The Bartek Oak (Dąb Bartek) is one of the oldest oak trees in Poland. It grows in Zagnańsk near Kielce in the Świętokrzyskie Mountains. Its age, previously estimated at up to 1200 years, has recently been established to be 686 years (in 2016), with a corer used to extract a sample for a ring count. An accurate count is impossible, as Bartek's interior has hollowed with age. There are several older trees in Poland, both oaks and yews (some over 1000 years old), yet none of them have matched Bartek's fame.
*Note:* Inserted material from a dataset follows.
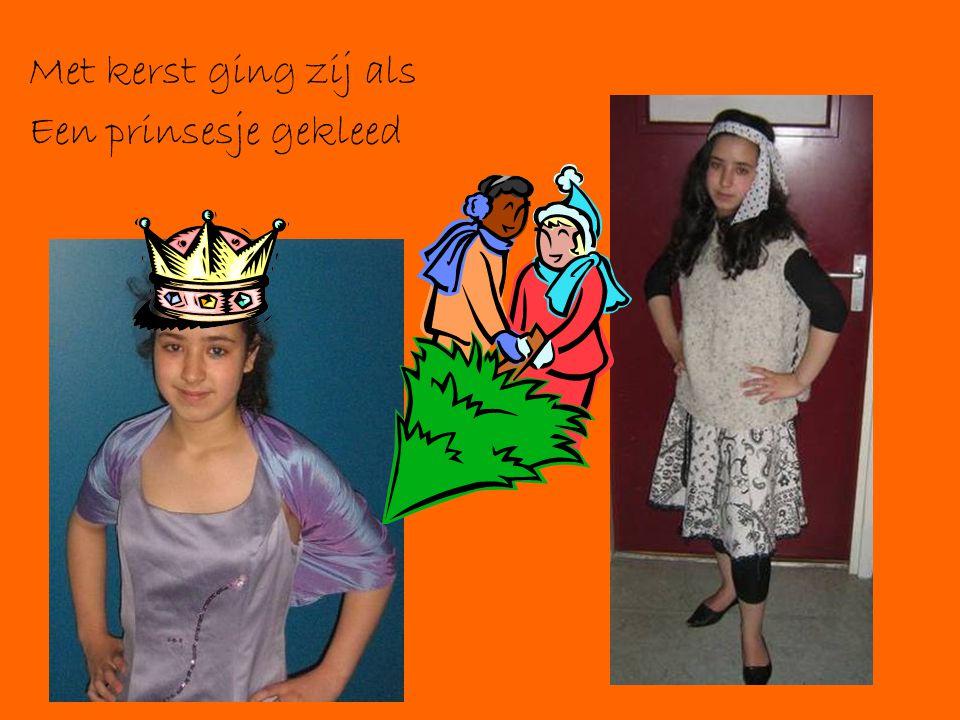 Met kerst ging zij als Een prinsesje gekleed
The 33.5-metre tall Bartek measures 970 cm at CBH (circumference at breast height) and 13.5 metres in girth at its base. Its crown spreads about 40 metres. Legend has it that King Casimir III (1310–1370) held court under Bartek and that King Jan III Sobieski rested under the oak on his way back from the Battle of Vienna (1683). He reputedly hid a Turkish sabre, an arquebus and a bottle of wine inside it to commemorate the victory.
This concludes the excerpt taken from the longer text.